» Source passage
▬▬▬▬▬▬
|Place of origin||Indonesia|
|Region or state||West Sumatra|
|Main ingredients||Buffalo milk|
Dadiah (Minangkabau) or dadih (Indonesian) a traditional fermented milk popular among people of West Sumatra, Indonesia, is made by pouring fresh, raw, unheated, buffalo milk into a bamboo tube capped with a banana leaf and allowing it to ferment spontaneously at room temperature for two days.
The milk is fermented by indigenous lactic bacteria found in the buffalo milk. Its natural fermentation provides different strains of lactic acid bacteria involved in each fermentation. The natural, indigenous, lactic acid bacteria found in dadiah could be derived from the bamboo tubes, buffalo milk, or banana leaves.
Dadiah is usually eaten for breakfast, mixed together with ampiang (traditional glutinous rice krispies) and palm sugar. Dadiah can also be eaten with hot rice and sambal.
▬▬▬▬▬▬
» Source data
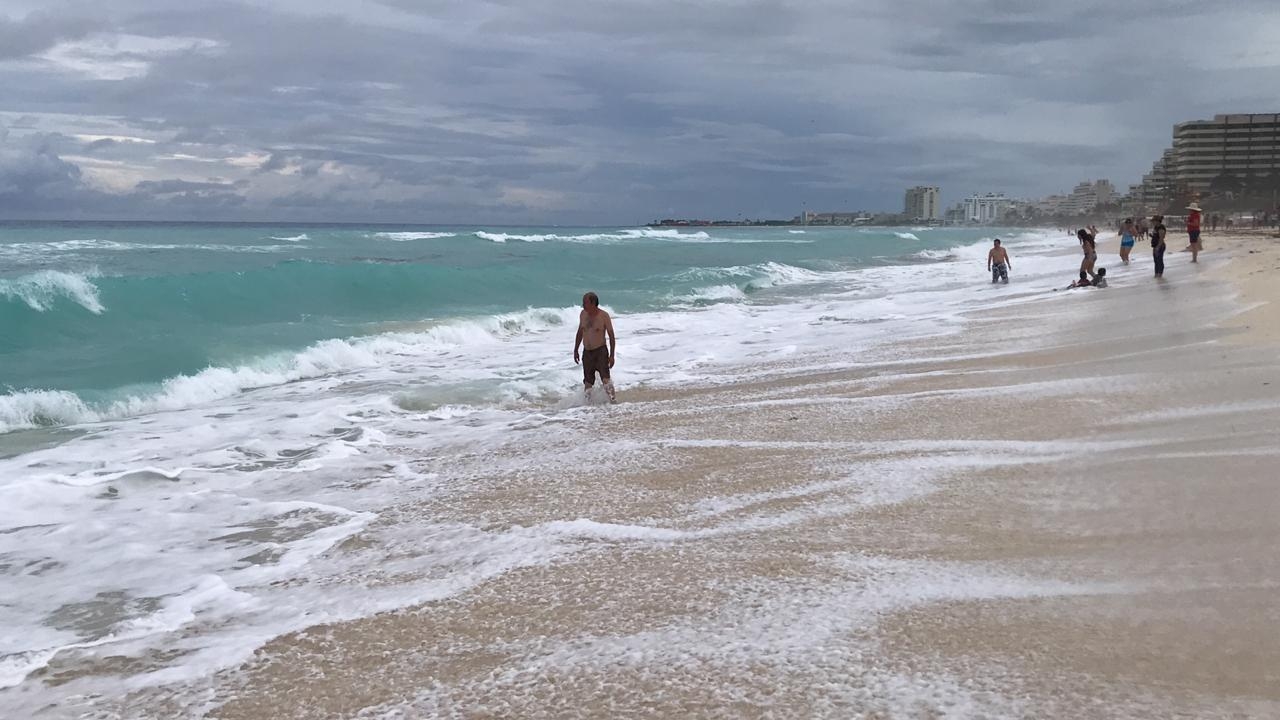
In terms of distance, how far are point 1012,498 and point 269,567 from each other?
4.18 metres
▬▬▬▬▬▬
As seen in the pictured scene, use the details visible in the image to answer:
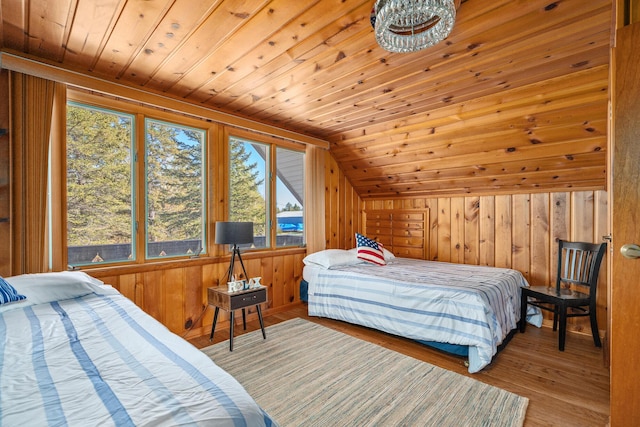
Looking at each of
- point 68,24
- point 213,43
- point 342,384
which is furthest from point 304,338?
▬▬▬▬▬▬
» Required actions
[1] In the passage about dadiah, how long is the buffalo milk left to ferment in the bamboo tube?
[2] Carry on the passage about dadiah from its last sentence.
The rows aren't needed for any of this.

» Task responses
[1] Two days, at room temperature.

[2]
Some studies on the probiotic properties of indigenous strains isolated from dadiah were found to exhibit antimutagenic and antipathogenic properties, as well as acid and bile tolerance. Natural, wild strains isolated from dadiah show inhibitory, competitive, and displacing properties against pathogens, and they are promising candidates for future probiotics. Lactobacillus plantarum strains from dadiah play important roles in removing microcystin-LR, cyanobacterial toxin. This wild strain of Lactobacillus plantarum from dadiah has the highest removal abilities when compared to other commercial probiotic strains. This finding offers new and economical tools for decontaminating microcystin containing water.